Philippe : «C’est un des principaux projets de Jean Gachassin, élu récemment président de la FFT. Il met tout en œuvre pour que la France regagne la Coupe Davis pour la 4ème fois. La dernière victoire commence à dater (2001). »

Tu veux peut-être rajouter quelque chose ?

Philippe : «Il ne faut pas oublier de remercier les bénévoles sans qui une structure tennis ne peut pas avancer. Il ya plein de bénévoles qui filent un énorme coup de main, ce sont des éléments moteurs… En terme club, de par le nombre de personnes que l’on a, on est vraiment au maximum. Je ne vois pas comment on peut faire plus. Faire jouer 8 élèves pendant les cours, je m’y refuse.

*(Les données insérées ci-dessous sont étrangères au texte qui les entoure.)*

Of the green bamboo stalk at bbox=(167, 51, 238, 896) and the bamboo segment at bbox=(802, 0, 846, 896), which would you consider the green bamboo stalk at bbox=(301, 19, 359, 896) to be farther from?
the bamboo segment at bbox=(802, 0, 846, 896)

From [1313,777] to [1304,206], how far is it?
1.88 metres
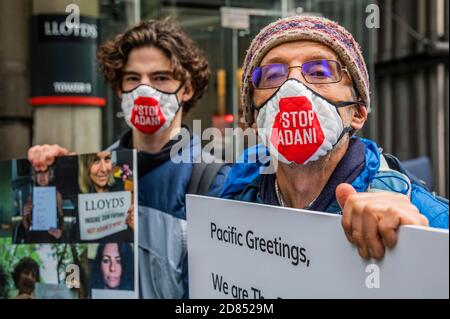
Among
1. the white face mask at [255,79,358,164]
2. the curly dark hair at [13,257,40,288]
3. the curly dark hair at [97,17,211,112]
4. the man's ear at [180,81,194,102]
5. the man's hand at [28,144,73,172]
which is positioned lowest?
the curly dark hair at [13,257,40,288]

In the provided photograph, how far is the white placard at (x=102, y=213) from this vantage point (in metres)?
1.93

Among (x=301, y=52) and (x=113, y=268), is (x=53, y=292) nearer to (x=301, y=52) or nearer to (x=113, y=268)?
(x=113, y=268)

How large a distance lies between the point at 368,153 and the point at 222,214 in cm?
45

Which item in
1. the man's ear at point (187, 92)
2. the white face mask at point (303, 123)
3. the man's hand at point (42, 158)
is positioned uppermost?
the man's ear at point (187, 92)

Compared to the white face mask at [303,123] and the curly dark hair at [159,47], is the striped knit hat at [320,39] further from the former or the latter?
the curly dark hair at [159,47]

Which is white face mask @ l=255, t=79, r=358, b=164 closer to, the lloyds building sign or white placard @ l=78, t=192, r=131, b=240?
white placard @ l=78, t=192, r=131, b=240

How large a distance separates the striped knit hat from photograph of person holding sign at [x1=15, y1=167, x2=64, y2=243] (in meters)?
0.97

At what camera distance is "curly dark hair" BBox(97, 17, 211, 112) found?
89.5 inches

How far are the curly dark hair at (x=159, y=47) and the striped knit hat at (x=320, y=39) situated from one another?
798 mm

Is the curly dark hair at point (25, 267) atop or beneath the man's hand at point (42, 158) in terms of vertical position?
beneath

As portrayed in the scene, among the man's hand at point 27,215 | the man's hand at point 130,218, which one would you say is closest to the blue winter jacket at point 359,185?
the man's hand at point 130,218

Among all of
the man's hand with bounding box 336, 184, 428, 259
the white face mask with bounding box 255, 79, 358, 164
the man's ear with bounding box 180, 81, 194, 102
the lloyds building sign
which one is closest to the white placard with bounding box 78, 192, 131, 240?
the man's ear with bounding box 180, 81, 194, 102

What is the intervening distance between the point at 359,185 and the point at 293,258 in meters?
0.30

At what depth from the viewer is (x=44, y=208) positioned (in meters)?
2.04
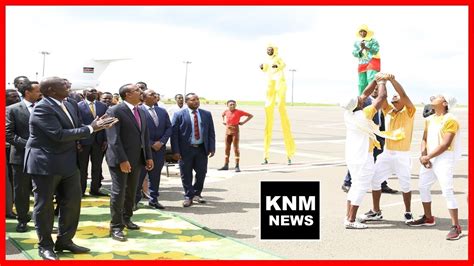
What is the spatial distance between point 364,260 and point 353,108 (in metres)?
2.01

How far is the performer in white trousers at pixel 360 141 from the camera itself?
654cm

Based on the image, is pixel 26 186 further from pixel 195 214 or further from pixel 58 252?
pixel 195 214

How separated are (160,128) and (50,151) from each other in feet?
9.97

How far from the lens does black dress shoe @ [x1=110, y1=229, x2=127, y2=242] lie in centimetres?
614

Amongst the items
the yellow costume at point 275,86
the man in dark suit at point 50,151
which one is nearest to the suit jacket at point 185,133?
the man in dark suit at point 50,151

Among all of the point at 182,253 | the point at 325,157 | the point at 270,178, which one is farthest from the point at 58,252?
the point at 325,157

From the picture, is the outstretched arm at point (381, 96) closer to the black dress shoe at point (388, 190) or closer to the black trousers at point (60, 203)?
the black dress shoe at point (388, 190)

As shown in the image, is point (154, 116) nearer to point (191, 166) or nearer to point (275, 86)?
point (191, 166)

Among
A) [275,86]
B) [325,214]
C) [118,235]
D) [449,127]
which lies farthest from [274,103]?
[118,235]

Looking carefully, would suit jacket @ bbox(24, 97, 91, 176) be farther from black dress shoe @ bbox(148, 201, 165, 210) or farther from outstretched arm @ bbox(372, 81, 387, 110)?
outstretched arm @ bbox(372, 81, 387, 110)

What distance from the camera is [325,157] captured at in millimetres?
15195

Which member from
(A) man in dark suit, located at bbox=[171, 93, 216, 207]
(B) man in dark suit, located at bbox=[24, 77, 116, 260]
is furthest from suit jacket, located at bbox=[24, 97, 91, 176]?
(A) man in dark suit, located at bbox=[171, 93, 216, 207]

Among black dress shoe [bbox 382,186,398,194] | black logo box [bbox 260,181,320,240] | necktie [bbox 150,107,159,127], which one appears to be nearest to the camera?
black logo box [bbox 260,181,320,240]

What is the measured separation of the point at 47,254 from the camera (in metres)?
5.34
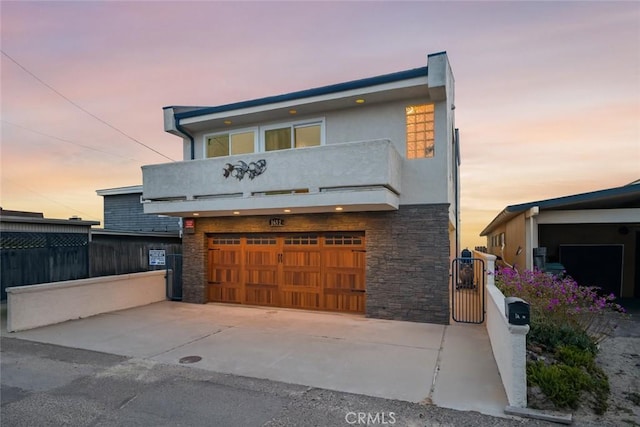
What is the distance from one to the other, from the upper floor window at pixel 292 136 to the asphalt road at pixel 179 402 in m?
6.78

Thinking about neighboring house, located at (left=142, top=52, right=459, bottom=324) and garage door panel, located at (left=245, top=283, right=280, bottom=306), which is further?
garage door panel, located at (left=245, top=283, right=280, bottom=306)

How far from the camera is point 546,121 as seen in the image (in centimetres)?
1310

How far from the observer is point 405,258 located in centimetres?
948

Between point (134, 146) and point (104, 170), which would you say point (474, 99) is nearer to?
point (134, 146)

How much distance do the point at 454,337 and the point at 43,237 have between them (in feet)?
37.5

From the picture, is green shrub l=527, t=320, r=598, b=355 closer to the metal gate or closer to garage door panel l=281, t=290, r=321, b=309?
the metal gate

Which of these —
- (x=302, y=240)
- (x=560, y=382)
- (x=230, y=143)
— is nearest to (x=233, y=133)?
(x=230, y=143)

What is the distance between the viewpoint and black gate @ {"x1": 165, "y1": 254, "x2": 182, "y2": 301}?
42.0 feet

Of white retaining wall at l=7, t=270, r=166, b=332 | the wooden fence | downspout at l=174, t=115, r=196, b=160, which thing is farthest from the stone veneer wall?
the wooden fence

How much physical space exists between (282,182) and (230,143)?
11.5 feet

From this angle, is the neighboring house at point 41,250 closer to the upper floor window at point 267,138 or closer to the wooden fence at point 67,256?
the wooden fence at point 67,256

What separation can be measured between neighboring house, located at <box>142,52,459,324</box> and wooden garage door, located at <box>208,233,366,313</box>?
0.10 ft

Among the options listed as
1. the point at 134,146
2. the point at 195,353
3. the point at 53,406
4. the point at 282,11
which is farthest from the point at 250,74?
the point at 53,406

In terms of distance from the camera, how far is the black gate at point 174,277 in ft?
42.0
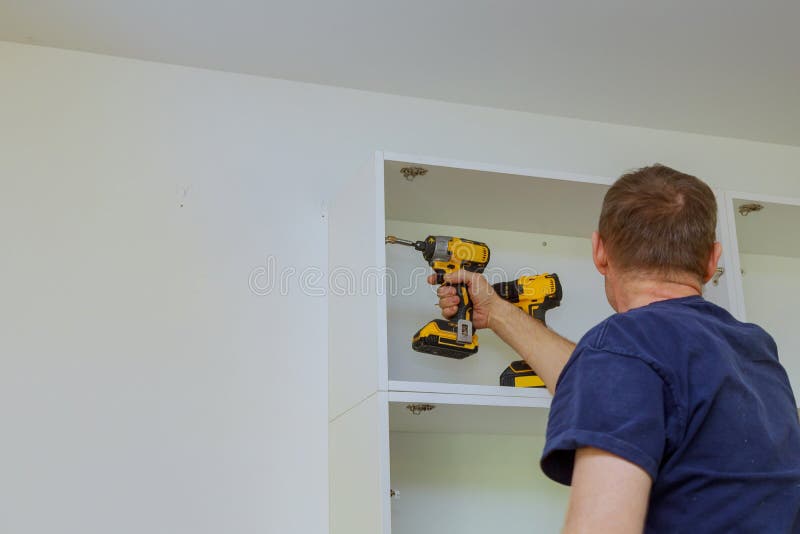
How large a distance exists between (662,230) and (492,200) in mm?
952

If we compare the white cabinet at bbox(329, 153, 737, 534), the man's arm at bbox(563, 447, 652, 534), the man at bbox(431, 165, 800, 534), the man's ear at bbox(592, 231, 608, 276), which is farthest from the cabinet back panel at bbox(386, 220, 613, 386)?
the man's arm at bbox(563, 447, 652, 534)

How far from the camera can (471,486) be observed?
2098 mm

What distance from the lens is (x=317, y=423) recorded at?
2002mm

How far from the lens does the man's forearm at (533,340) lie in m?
1.70

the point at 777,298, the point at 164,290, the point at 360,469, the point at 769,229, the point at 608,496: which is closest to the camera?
the point at 608,496

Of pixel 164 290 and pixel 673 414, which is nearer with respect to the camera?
pixel 673 414

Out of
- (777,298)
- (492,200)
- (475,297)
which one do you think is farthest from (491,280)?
(777,298)

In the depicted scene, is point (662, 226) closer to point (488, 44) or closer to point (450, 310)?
point (450, 310)

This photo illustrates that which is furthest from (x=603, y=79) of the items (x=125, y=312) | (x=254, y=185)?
(x=125, y=312)

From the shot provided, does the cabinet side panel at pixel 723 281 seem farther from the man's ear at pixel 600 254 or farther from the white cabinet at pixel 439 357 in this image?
the man's ear at pixel 600 254

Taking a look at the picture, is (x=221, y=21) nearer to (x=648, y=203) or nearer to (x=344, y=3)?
(x=344, y=3)

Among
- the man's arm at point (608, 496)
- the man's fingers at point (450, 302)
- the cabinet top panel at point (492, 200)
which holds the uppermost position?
Answer: the cabinet top panel at point (492, 200)

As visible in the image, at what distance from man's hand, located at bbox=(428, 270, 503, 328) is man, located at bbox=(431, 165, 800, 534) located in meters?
0.68

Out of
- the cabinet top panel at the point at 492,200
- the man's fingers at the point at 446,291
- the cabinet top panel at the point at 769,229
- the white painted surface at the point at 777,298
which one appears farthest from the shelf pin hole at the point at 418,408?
the white painted surface at the point at 777,298
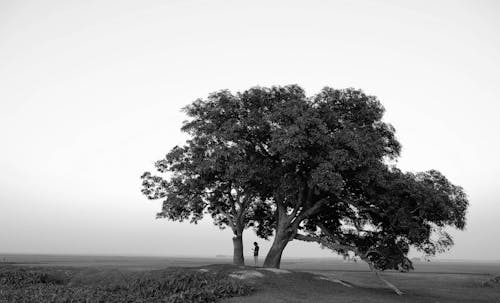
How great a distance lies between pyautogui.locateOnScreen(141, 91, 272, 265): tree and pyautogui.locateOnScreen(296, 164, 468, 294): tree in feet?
20.5

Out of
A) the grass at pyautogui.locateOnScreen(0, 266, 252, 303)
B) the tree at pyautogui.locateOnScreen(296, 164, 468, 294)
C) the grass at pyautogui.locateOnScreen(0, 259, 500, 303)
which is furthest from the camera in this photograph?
the tree at pyautogui.locateOnScreen(296, 164, 468, 294)

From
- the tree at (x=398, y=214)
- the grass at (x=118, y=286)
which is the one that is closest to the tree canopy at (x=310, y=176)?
the tree at (x=398, y=214)

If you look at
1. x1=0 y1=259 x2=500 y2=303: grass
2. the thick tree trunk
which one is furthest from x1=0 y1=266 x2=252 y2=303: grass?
the thick tree trunk

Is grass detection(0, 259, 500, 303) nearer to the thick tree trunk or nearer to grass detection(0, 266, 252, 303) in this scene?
grass detection(0, 266, 252, 303)

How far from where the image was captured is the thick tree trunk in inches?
1574

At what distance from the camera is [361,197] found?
40.1 m

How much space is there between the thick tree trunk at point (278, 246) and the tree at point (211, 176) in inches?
110

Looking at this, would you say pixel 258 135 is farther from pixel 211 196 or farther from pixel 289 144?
pixel 211 196

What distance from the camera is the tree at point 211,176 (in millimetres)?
35906

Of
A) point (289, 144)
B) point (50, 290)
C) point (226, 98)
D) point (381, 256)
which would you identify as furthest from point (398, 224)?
point (50, 290)

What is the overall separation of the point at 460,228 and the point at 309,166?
1266cm

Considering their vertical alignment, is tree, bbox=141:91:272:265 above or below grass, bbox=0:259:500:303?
above

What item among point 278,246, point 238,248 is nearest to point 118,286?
point 238,248

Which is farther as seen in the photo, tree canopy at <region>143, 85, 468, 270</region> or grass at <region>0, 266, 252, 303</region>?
tree canopy at <region>143, 85, 468, 270</region>
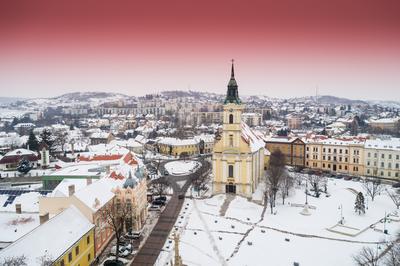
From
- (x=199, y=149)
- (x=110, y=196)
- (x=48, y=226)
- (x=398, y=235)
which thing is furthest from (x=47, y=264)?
(x=199, y=149)

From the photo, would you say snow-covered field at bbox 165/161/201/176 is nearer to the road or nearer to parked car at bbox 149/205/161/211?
the road

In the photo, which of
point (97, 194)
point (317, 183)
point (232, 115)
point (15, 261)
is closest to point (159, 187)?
point (232, 115)

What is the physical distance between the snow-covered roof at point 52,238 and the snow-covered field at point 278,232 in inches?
330

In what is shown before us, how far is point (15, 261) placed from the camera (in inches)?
851

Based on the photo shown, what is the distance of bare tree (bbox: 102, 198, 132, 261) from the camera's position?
33.4m

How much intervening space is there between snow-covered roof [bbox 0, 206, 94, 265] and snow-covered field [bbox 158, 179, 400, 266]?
27.5ft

Tous les projets dépendent d’une couverture du terrain ou de l’éclairage mais on a des problèmes environnementaux… Si on veut que le club évolue, pas forcément dans l’objectif compétition mais dans l’objectif initial, qui est de faire découvrir, faire progresser tout élève. On n’est pas structuré pour faire de la compétition réel. Certains jeunes devraient au moins jouer 3h par semaine avec un entrainement physique comme dans un vrai club de tennis… »

Remerciements à Dominique, Albane, Maud, Lena et Marie-José Anquez, Présidente du SC9 pour tout le travail qu’elles font pour le club et à Philippe pour avoir répondu à cette interview.